● PROBLEM REQUIREMENTS:
In the passage on scoring eye movements, why was pursuit gain after an unexpected change in target direction measured in 30 ms epochs for 300 ms? Answer in one to three sentences.

● EXCERPT TO READ:
== Segment start ==

Pursuit gain was obtained by dividing average artifact-free (i.e. saccades and blinks removed) eye velocity by target velocity during each epoch. To test the hypothesized transient group differences occurring around the time of response latency, pursuit gain to unexpected changes in target direction was measured in 30 ms epochs for 300 ms after the target direction change (Fig. 2). Maintenance pursuit gain (sometimes referred to as closed-loop gain) immediately before the unexpected target was obtained in the 60 ms epoch before the target direction change. The traditional maintenance pursuit gain was also obtained by averaged pursuit gain from ramps where no unexpected target change occurred. Scoring of maintenance gain did not include eye movement data 135 ms at the beginning and end of a half-cycle or 15 ms after a saccade. We obtained the change of velocity latency, which measures the time between unexpected target change and the point that the eyes start to decelerate. (This is similar to pursuit onset latency, in that the time between target onset and the point the eyes start to accelerate is measured.) We also obtained the change of direction latency, which measures the time between unexpected target change and the point the eyes turn and move in the same direction of the target. Eye data filtered by a 20 Hz low-pass filter were used for gain measures. Eye data filtered at 75 Hz were used in saccade analyses. Eye records were calibrated trial-by-trial using calibration steps (±10°) presented between trials. The scoring algorithm identified a saccade based on velocity (>35° s−1) and acceleration (>600° s−2) criteria. Blinks were identified on the basis of characteristic morphology, and removed. All saccades and artifacts were identified as missing data points before the scoring of pursuit gain and latencies. Analysis of the oculomotor data was automated using algorithms developed in our laboratory in a commercially available software environment (Igor, Wavemetrics, Lake Oswega, OR, USA). The algorithms elicit the scorer’s active approval at critical junctures (e.g. identification of a saccade) before proceeding (interrater reliability for scoring routines are maintained above 0.90). Analysis of the eye movement records was done blind to diagnosis.

== Segment end ==

● STORED DATA:
== Segment start ==

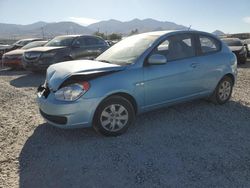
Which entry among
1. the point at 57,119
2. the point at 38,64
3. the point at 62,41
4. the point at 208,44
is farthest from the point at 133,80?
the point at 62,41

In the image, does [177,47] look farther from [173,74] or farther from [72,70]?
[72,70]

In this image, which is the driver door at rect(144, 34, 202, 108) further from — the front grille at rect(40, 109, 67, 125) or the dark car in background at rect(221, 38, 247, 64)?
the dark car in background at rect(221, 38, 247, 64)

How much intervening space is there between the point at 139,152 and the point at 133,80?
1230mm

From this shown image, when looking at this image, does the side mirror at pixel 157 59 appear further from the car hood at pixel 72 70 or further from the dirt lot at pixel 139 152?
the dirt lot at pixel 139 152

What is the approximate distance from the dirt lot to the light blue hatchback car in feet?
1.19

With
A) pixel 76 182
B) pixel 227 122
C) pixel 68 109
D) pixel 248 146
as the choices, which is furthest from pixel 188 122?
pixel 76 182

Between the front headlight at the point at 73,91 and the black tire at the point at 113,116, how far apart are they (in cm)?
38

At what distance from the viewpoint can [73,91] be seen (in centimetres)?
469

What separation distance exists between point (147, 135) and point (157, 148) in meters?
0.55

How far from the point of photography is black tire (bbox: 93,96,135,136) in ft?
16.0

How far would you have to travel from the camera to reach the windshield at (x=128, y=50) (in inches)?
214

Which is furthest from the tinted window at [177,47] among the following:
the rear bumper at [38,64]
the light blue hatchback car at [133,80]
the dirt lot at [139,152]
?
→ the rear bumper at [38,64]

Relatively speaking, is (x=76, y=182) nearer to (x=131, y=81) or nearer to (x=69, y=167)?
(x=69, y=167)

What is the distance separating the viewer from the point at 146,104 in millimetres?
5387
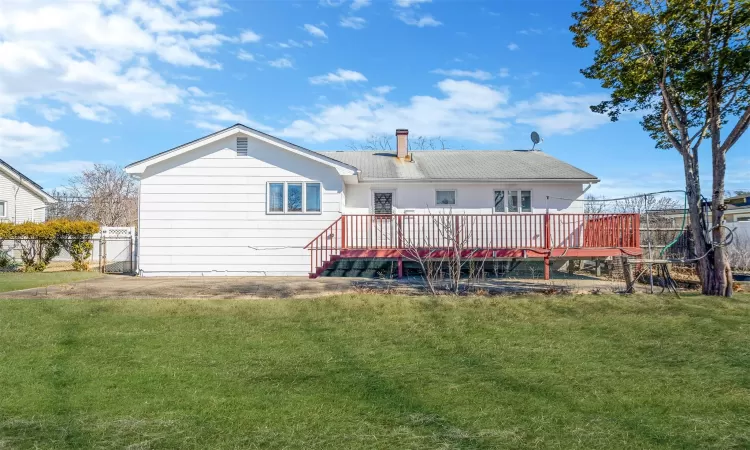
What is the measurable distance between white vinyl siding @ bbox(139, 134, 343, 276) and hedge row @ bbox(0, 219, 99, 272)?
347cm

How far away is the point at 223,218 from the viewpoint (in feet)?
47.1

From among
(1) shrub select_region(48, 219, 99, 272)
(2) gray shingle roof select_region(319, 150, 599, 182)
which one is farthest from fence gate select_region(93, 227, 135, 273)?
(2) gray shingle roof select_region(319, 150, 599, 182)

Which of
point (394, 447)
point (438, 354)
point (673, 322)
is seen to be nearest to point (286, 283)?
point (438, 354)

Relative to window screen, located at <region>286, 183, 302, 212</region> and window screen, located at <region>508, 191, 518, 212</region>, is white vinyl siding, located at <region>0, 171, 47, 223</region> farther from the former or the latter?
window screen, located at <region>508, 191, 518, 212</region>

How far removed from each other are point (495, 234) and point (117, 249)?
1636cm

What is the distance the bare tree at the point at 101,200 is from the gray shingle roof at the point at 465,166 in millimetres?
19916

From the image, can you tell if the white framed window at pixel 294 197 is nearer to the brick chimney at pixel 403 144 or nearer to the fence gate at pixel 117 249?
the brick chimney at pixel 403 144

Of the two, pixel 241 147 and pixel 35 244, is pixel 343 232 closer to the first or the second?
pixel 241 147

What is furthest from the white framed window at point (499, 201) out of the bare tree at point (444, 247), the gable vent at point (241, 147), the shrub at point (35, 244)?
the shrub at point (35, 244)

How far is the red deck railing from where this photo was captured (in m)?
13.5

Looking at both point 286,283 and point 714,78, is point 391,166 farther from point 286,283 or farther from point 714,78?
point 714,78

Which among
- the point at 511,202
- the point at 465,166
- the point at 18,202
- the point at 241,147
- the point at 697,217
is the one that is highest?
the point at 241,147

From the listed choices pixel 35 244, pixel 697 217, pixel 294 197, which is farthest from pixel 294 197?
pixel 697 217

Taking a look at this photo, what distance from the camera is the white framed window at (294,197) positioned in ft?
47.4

== Segment end ==
== Segment start ==

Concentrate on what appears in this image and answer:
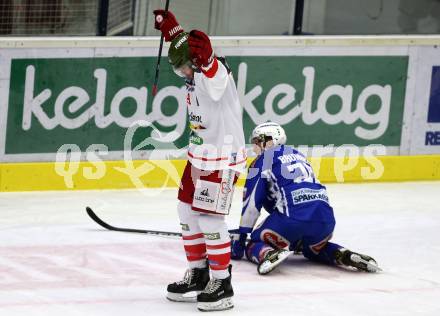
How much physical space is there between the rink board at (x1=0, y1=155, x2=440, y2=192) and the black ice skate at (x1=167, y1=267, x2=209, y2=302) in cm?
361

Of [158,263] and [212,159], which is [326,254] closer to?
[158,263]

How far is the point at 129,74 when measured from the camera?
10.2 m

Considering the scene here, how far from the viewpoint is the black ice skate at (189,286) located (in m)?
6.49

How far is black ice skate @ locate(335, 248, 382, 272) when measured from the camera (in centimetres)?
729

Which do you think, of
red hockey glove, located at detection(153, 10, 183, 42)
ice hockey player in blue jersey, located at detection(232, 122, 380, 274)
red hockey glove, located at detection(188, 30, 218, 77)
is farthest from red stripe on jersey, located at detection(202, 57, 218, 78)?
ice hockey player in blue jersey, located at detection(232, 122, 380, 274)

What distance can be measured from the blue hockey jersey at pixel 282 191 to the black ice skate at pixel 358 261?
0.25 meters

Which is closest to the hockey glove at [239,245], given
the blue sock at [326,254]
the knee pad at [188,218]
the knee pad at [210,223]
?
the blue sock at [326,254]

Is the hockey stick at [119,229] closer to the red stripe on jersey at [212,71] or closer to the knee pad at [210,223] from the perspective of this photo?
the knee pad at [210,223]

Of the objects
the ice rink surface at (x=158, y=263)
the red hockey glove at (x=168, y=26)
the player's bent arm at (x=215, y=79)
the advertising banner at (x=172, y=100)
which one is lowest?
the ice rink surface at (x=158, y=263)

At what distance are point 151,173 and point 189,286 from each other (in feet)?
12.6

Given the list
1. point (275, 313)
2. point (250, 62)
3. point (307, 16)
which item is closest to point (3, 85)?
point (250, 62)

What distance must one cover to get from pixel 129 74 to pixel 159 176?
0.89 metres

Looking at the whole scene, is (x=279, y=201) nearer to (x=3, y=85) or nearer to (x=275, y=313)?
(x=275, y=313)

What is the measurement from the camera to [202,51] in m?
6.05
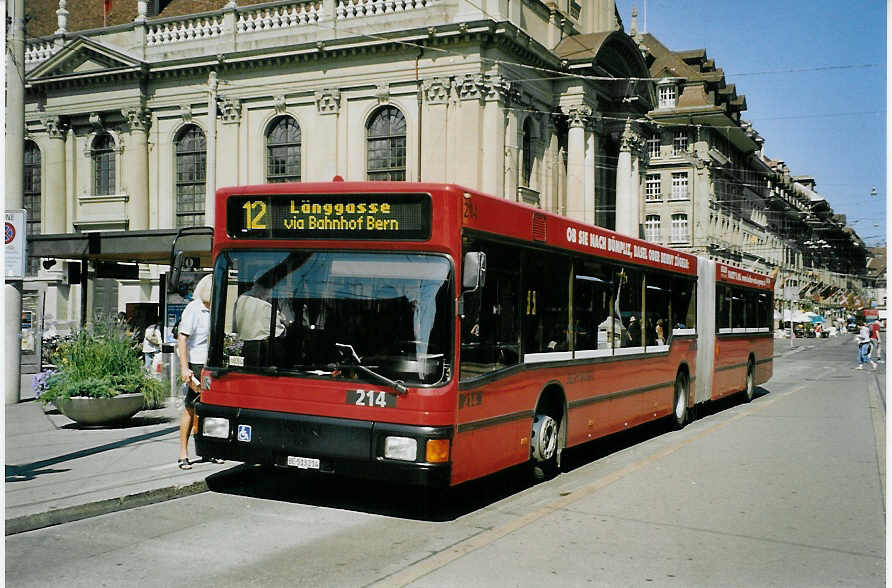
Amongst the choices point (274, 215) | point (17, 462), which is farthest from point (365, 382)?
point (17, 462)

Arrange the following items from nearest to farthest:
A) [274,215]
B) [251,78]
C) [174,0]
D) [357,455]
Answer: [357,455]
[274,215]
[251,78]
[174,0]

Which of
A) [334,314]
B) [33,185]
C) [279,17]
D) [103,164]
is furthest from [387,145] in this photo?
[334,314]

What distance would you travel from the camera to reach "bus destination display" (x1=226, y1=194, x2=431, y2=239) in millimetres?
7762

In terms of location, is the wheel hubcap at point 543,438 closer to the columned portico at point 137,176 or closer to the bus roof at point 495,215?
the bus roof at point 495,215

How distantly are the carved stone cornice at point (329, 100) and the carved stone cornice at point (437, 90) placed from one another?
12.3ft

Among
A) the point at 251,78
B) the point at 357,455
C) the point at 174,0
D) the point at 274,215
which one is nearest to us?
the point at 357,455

== Segment end ==
== Segment start ==

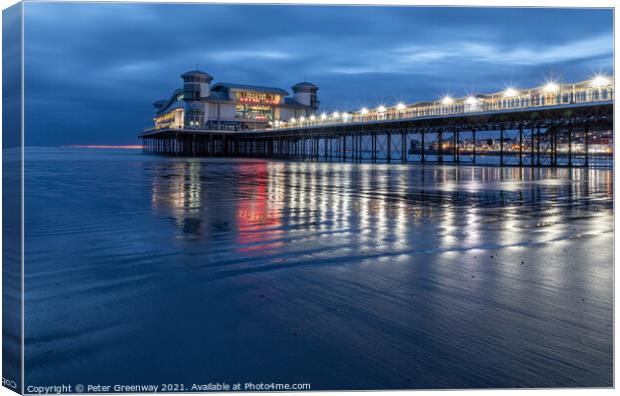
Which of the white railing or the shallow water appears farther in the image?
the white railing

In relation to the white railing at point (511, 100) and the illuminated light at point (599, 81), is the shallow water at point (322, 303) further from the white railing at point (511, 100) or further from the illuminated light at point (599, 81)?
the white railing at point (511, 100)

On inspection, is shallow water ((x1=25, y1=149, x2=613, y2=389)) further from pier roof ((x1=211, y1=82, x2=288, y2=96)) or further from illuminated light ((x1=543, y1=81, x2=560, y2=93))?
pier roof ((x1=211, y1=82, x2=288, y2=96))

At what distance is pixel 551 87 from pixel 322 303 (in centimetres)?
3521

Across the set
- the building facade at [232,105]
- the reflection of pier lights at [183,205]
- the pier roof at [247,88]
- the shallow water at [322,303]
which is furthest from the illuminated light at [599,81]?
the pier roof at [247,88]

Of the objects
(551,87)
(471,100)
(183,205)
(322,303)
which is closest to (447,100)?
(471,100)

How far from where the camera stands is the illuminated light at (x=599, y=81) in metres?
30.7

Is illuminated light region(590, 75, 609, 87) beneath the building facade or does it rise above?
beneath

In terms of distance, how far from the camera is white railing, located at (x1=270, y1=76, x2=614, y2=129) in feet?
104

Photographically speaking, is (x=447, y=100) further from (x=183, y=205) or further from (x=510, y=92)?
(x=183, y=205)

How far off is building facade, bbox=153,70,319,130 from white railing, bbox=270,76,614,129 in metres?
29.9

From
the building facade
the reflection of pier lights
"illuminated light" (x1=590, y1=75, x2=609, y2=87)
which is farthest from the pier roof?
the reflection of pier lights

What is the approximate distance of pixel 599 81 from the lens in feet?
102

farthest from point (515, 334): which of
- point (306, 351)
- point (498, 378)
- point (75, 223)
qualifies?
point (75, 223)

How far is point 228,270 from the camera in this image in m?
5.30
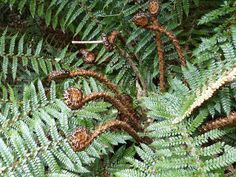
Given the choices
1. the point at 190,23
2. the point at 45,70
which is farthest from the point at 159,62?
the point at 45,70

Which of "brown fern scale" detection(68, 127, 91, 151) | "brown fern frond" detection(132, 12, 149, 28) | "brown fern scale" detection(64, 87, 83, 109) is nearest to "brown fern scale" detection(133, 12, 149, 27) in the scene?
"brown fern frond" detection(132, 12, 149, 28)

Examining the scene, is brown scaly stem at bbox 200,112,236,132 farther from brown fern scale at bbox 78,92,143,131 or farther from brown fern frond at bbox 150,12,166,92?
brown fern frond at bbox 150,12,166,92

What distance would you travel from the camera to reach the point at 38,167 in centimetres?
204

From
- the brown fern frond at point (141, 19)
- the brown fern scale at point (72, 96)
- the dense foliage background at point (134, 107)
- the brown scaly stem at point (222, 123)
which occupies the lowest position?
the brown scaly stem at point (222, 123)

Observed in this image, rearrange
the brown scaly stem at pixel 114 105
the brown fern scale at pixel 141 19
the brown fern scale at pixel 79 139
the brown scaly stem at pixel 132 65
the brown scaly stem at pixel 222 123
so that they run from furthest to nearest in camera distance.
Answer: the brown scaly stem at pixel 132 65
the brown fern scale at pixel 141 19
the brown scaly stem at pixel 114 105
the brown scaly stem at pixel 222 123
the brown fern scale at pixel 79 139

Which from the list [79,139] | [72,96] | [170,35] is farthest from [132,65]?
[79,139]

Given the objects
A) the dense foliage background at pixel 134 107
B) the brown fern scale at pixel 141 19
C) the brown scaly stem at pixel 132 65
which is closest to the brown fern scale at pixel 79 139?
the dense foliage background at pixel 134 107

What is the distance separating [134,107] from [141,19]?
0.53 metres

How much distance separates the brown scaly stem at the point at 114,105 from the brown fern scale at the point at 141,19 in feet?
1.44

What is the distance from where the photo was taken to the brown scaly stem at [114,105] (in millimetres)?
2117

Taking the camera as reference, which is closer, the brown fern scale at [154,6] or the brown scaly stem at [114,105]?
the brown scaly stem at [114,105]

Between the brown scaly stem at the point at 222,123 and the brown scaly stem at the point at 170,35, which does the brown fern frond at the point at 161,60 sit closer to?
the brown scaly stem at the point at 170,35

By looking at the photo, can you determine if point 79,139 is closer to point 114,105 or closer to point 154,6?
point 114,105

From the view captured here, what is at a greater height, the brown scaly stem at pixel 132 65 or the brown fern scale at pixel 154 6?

== Segment end ==

● OUTPUT OF THE EXERCISE:
The measurement was meant to test the hypothesized transient group differences occurring around the time of response latency. For that reason, gain was measured in 30 ms epochs across the 300 ms after the target direction change.